Trump has vowed to ramp military spending up to $1 trillion, a significant rise from the current $850 billion budget. Despite the promised increase in spending from the president, Musk has not relented from his vow to find tens of billions of dollars in savings in the Defense Department.


Publicly, Hegseth has welcomed Musk and his team to the Pentagon and even promoted some of the savings that they have said they have found.


In private, he and Musk’s team have sparred over cuts to civilians who work in military hospitals, shipyards, munitions factories and schools. A senior official representing Musk’s effort in the Pentagon was recently replaced because Musk believed he wasn’t willing to make deep enough cuts, defense officials said. This month, Musk and Hegseth met at the White House to try to hash out their differences, according to current and former defense officials.
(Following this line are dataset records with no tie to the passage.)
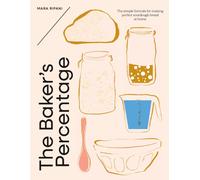 The Baker's Percentage : The simple formula for making perfect sourdough bread at home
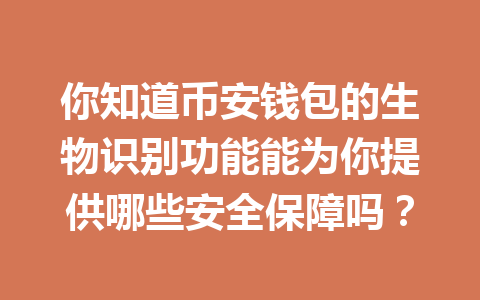 你知道币安钱包的生物识别功能能为你提供哪些安全保障吗? 一
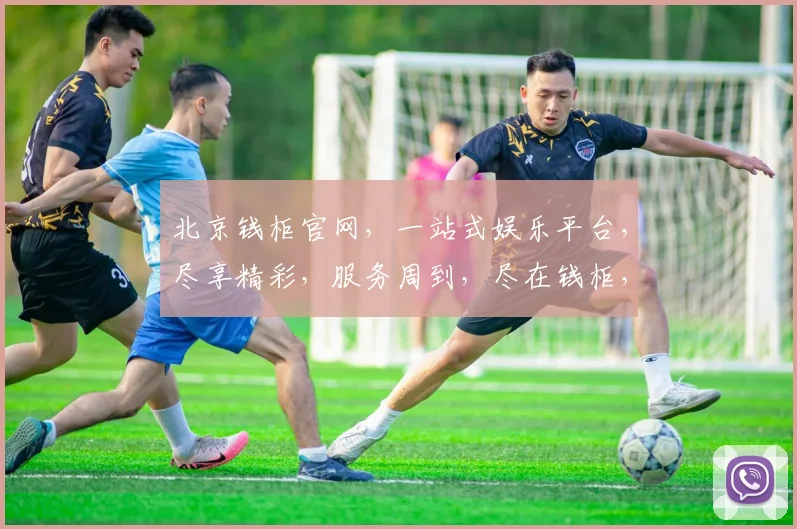 北京钱柜官网，一站式娱乐平台，尽享精彩，服务周到，尽在钱柜，诚邀体验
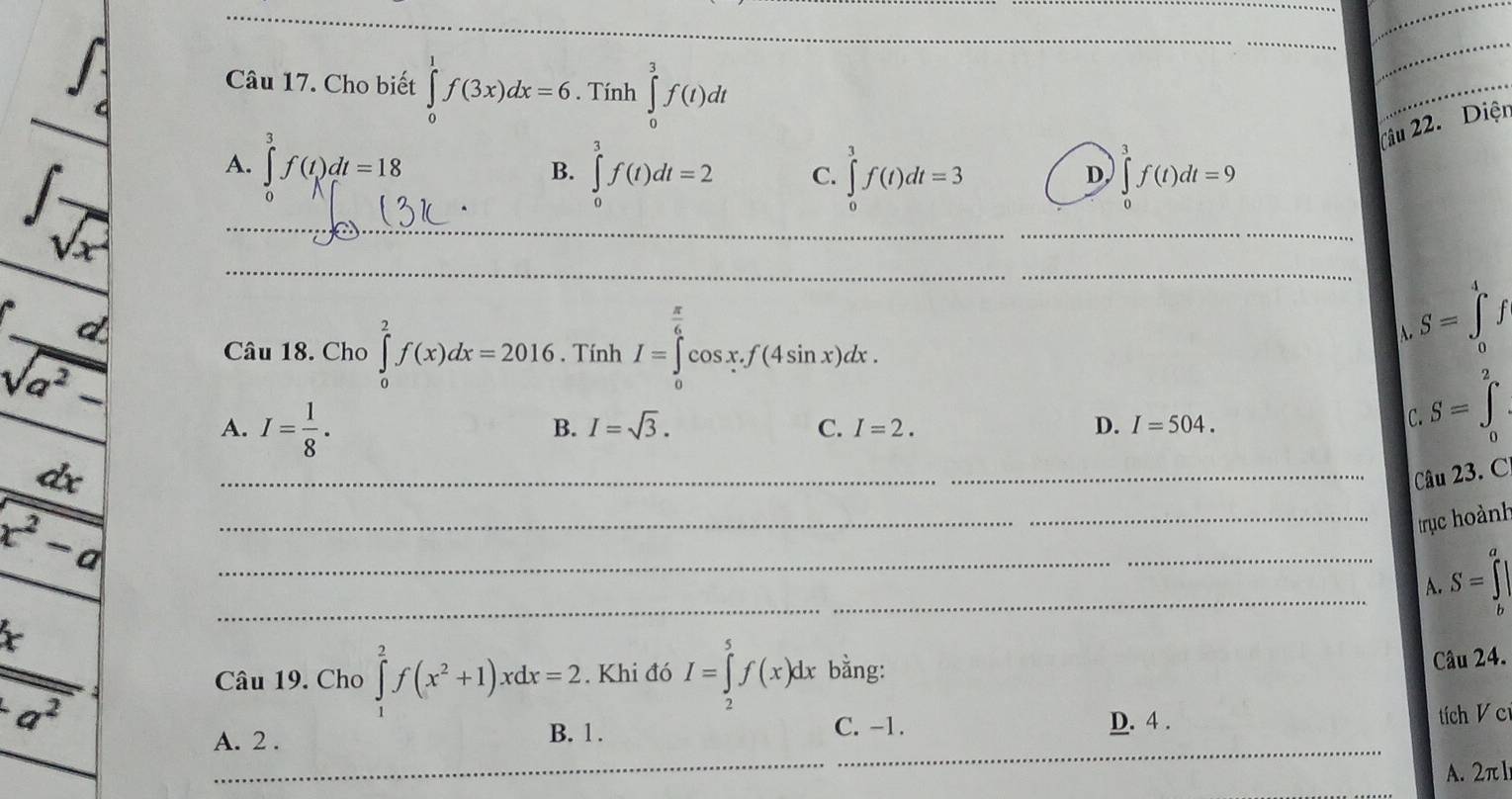 Cho biết ∈tlimits _0^(1f(3x)dx=6. Tính ∈tlimits _0^3f(t)dt
_
_
frac (∈t _4)^1)∈t _sqrt(x) A._ ∈tlimits _0^(3f(t)dt=18
tâu 22. Diện
B. ∈tlimits _0^3f(t)dt=2 C. ∈tlimits _0^3f(t)dt=3 ∈t _0^3f(t)dt=9
D,
_
_
_
_
_
Câu 18. Cho ∈tlimits _0^2f(x)dx=2016. Tính I=∈tlimits _0^(frac π)6)cos x.f(4sin x)dx.
S=∈tlimits _0^(4f
A.
frac d)sqrt(a^2-) A. I= 1/8 .
B. I=sqrt(3). I=2. D. I=504. 
C.
C. S=∈tlimits _0^(2
frac dx)x^2-a
_Câu 23. C
_
_trục hoành
_
_A. S=∈tlimits _b^(a|
frac x)a^2 Câu 19. Cho ∈tlimits _1^(2f(x^2)+1)xdx=2. Khi đó I=∈tlimits _2^5f(x)dx bằng:
Câu 24.
A. 2. C. -1. D. 4 . tích V cr
B. 1.
_
_
A. 2π ]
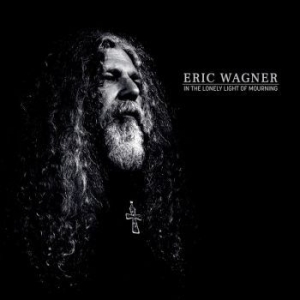 Eric Wagner - In The Lonely Light Of Mourning i gruppen CD / Hårdrock/ Heavy metal hos Bengans Skivbutik AB (4143303)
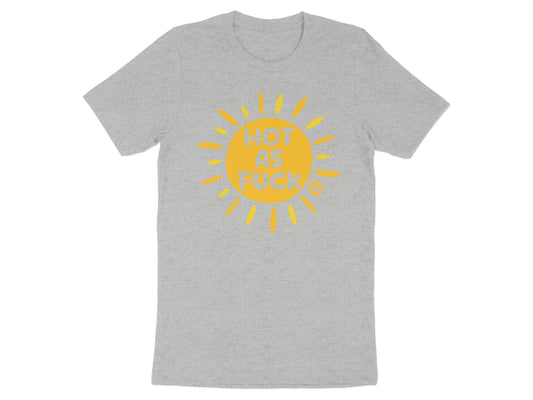 Hot as Fuck Sun Graphic T-shirt Casual Wear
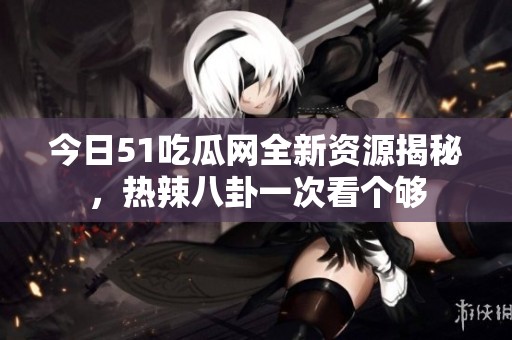 今日51吃瓜网全新资源揭秘，热辣八卦一次看个够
It wasn’t clear whether the two had come to an agreement.


On Capitol Hill, cracks in GOP support for Hegseth are appearing.


The defense secretary is under an inspector general review over the disclosure by The Atlantic of a Signal chat in which Hegseth revealed the flight sequencing for the Yemen strikes.


Roger Wicker, R-Miss., who chairs the Senate Armed Services Committee, and the committee’s senior Democrat, Jack Reed of Rhode Island, requested the review.


News of the second Signal chat, in which Hegseth shared the same information about the Yemen strikes with his wife and Pentagon officials, prompted Rep. Don Bacon of Nebraska to become the first Republican lawmaker to openly suggest that Hegseth should be fired.


In an interview with Politico on Monday, Bacon, a former Air Force general, said of Hegseth’s Signal disclosures: “I find it unacceptable, and I wouldn’t tolerate it if I was in charge.”